I just keep smiling and nodding

Get ready for loud, bellicose voices blaring political platitudes as we plunge headlong into another national election year. Our communication skills will be put to the test as the quips, comments, and even the pauses of every office-seeker are relentlessly scrutinized for subtle nuances and subliminal messages. Did a candidate really make an outrageous implication, or did some sloppy reporter publish an erroneous inference?

For me, the task of analyzing campaign jargon is all the more difficult because I have a chronic tendency to misinterpret the wide range of vocal inflections that occur during normal conversation.

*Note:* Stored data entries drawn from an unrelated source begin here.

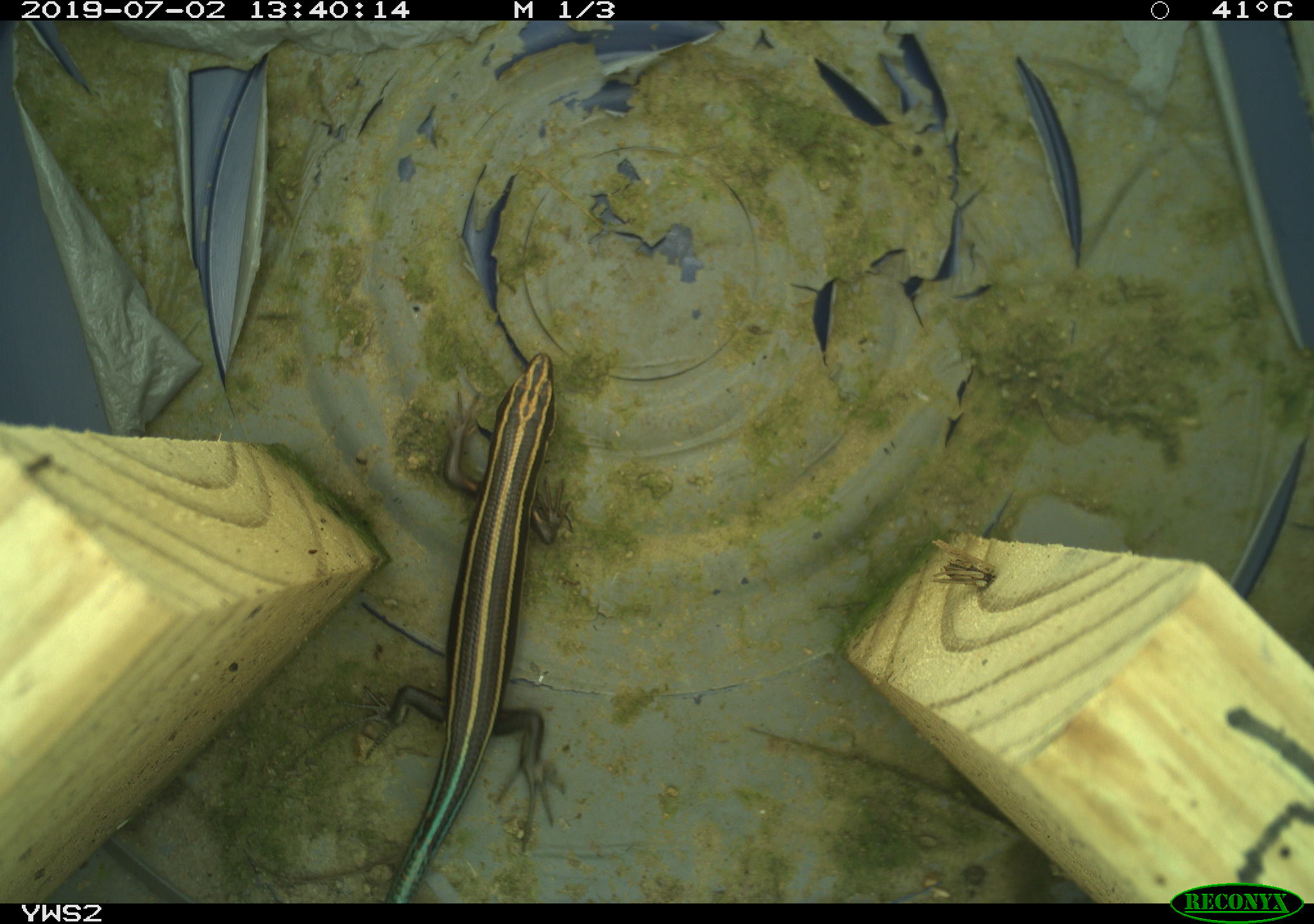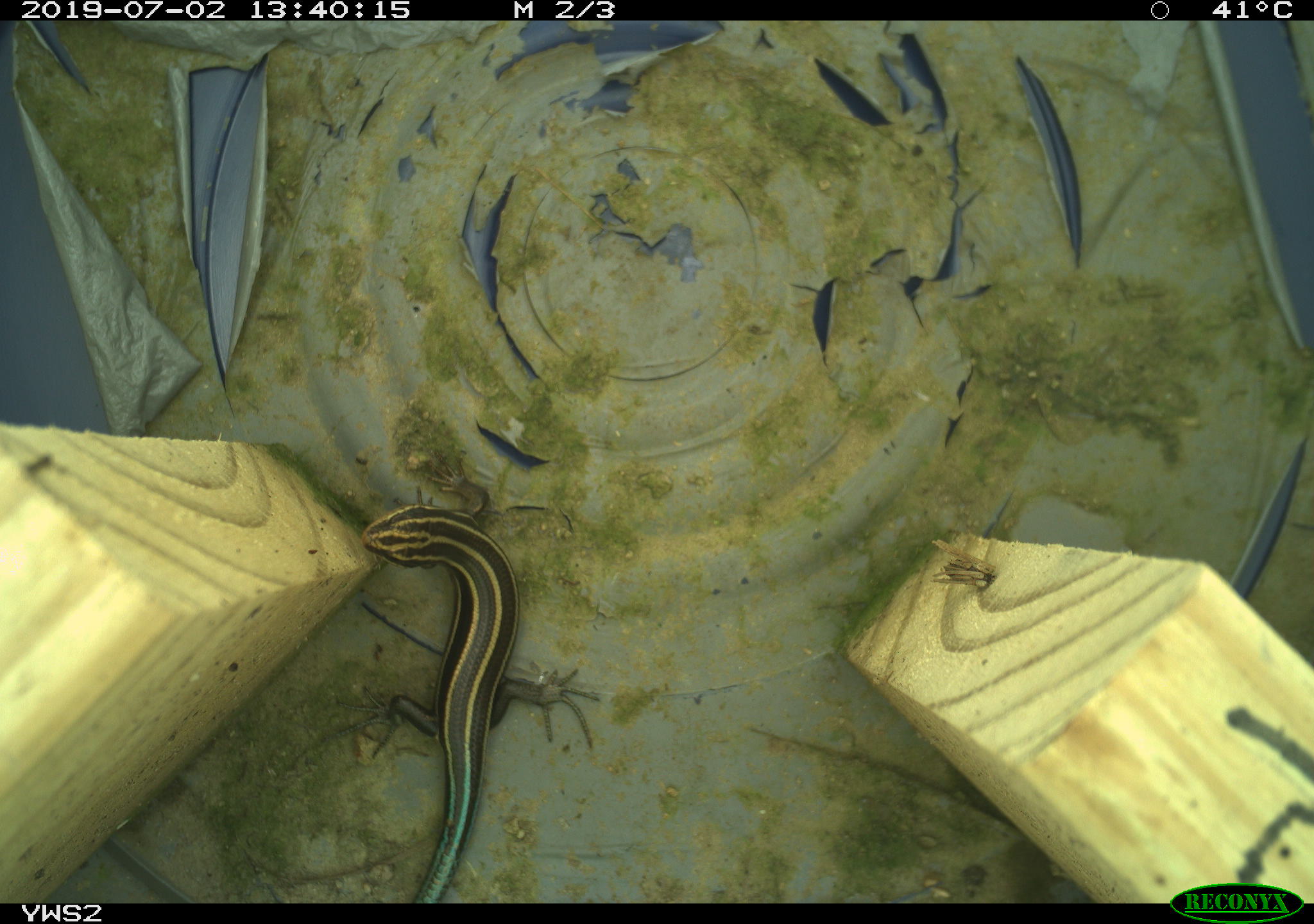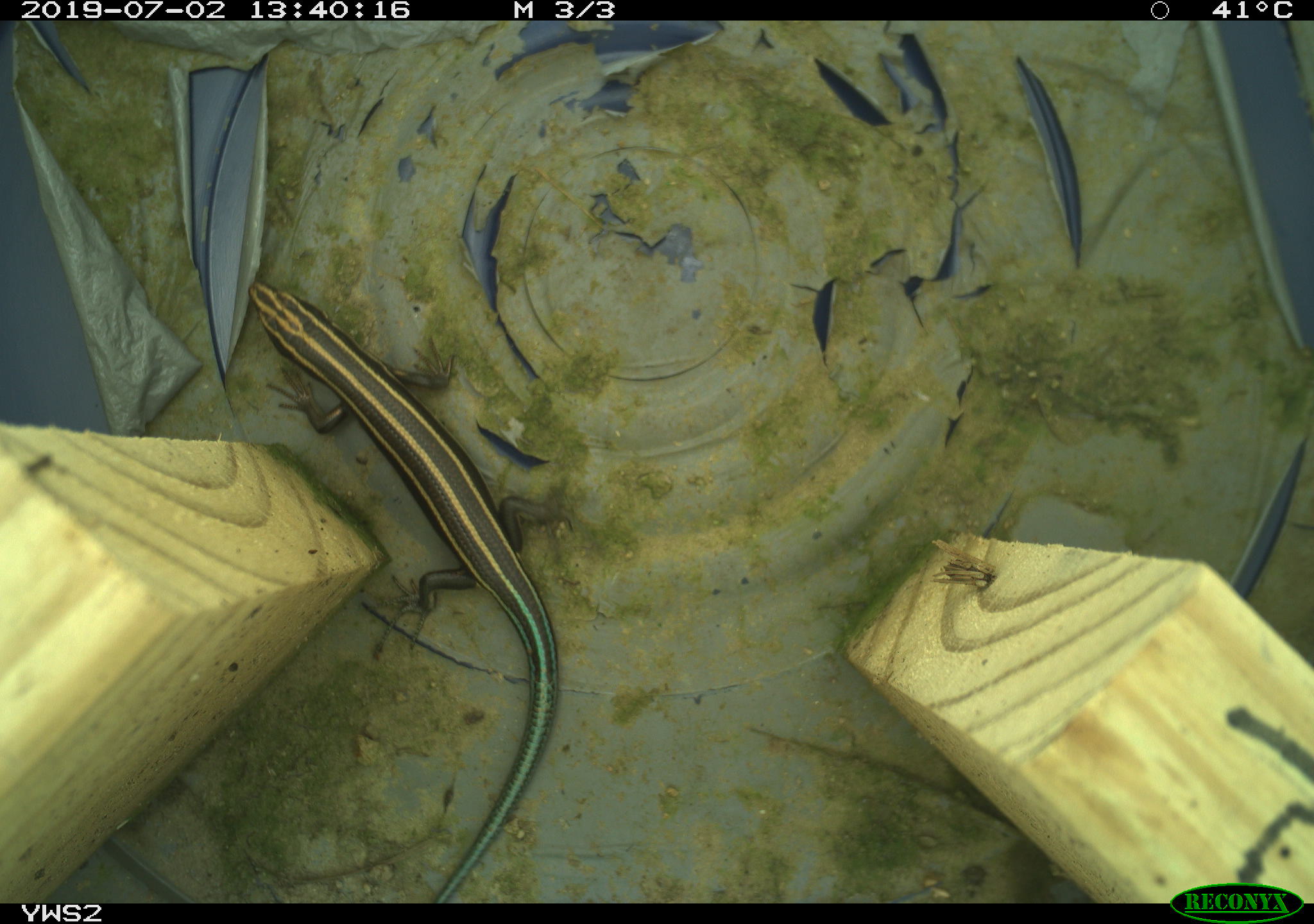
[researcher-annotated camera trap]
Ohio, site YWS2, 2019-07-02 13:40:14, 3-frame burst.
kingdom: Animalia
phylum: Chordata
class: Reptilia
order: Squamata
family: Scincidae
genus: Plestiodon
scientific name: Plestiodon fasciatus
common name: common five-lined skink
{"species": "common five-lined skink (Plestiodon fasciatus)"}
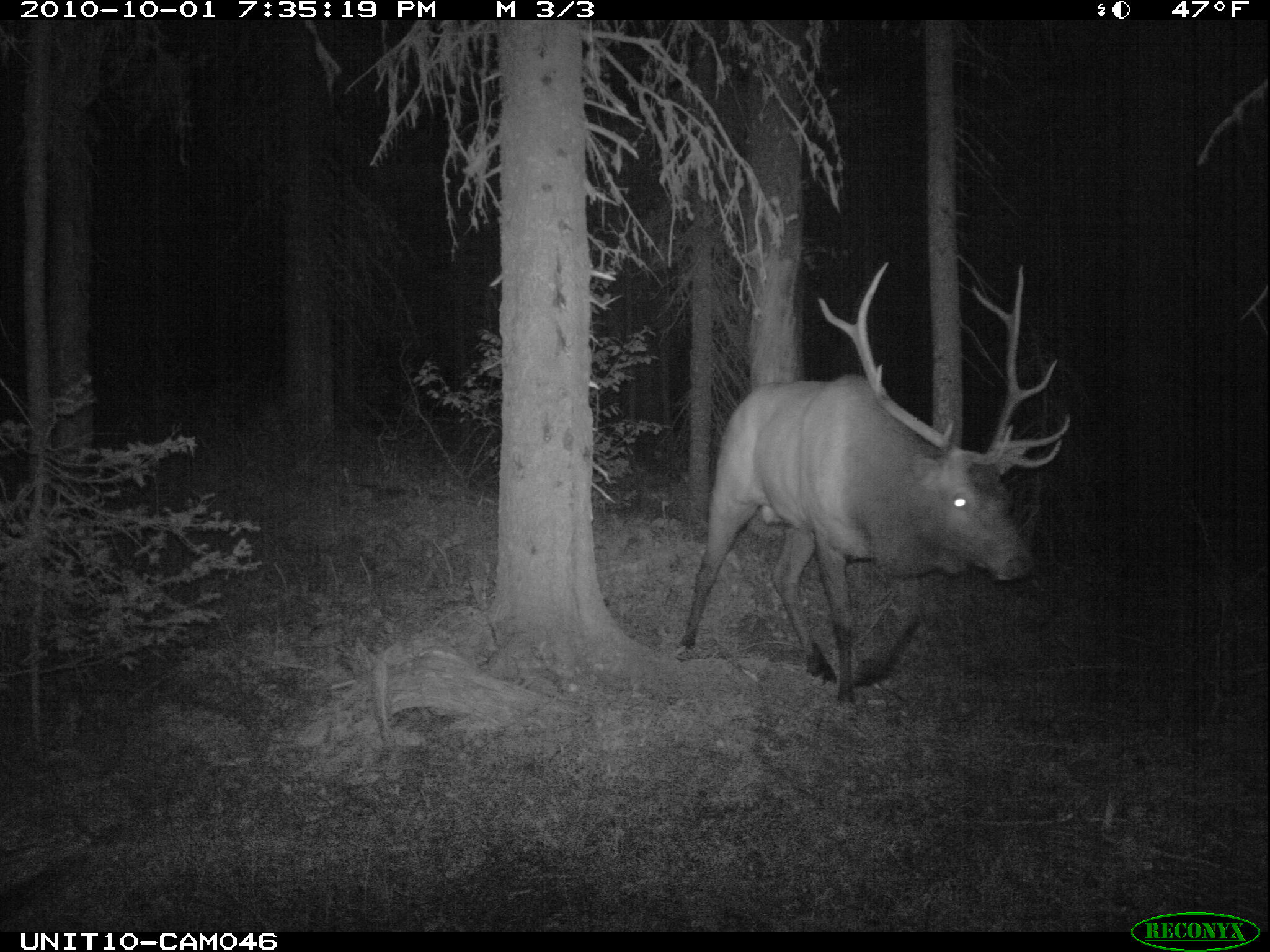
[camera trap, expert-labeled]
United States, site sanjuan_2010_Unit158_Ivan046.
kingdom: Animalia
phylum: Chordata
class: Mammalia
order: Artiodactyla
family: Cervidae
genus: Cervus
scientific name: Cervus elaphus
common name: red deer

The other day my attention was caught by a fast-talking radio commercial that ended with this statement: "Check out our ad in the whiter yellow pages!" I'd never heard of the whiter yellow pages. Was it a new, hybrid phone book? In this case, it took only a few moments for me to realize the announcer had jammed together "white OR yellow pages."

More often the linguistic confusion goes unresolved for longer periods and is compounded by my reluctance to invoke the phrase, "Beg pardon, could you repeat that?"

Several years ago, I called another writer on the phone and asked about the protocol for my first publication party.

"It's pretty simple," she said. "You do a short reading, and then sit with your books. People will come up and sort of pay Amish to you." From her casual tone, I assumed "paying Amish" was a hip literary term that had slipped past me because I'm such a square.

After asking around and getting mostly blank stares, someone suggested (correctly) that my friend had actually said "pay homage." Homage is not a word that gets spoken aloud very often, and the silent H tripped me up.

One of my earliest audio gaffes was also the most enduring. As a kid, I enjoyed watching "The Rifleman" series on TV and was impressed that Johnny Crawford was on a first-name basis with his father, Chuck Conners. He kept saying things like, "Paul, are we going to town?" or "Paul, I think someone's in the barn." Not until years later, when I saw reruns of the show as a teenager, did it dawn on me that Johnny was actually saying "Pa."

"Didn't it seem odd to you," my wife once asked, "that he called his father Paul when the character's name was Lucas McCain?" Frankly, no, because I have always been a person who accepts the quirky behavior of other families without question or judgment (especially frontier families).

All candidates should be grateful I'm not a political reporter.

I think Jimmy Carter once said World War III will start accidentally when a president walking to his helicopter, confused by a shouted question from the press corps, shouts back a confused answer that gets misprinted and ends up provoking our enemies into launching their missiles immediately.

Actually, I'm not positive it was Mr. Carter who said that. I'm just telling you what I heard.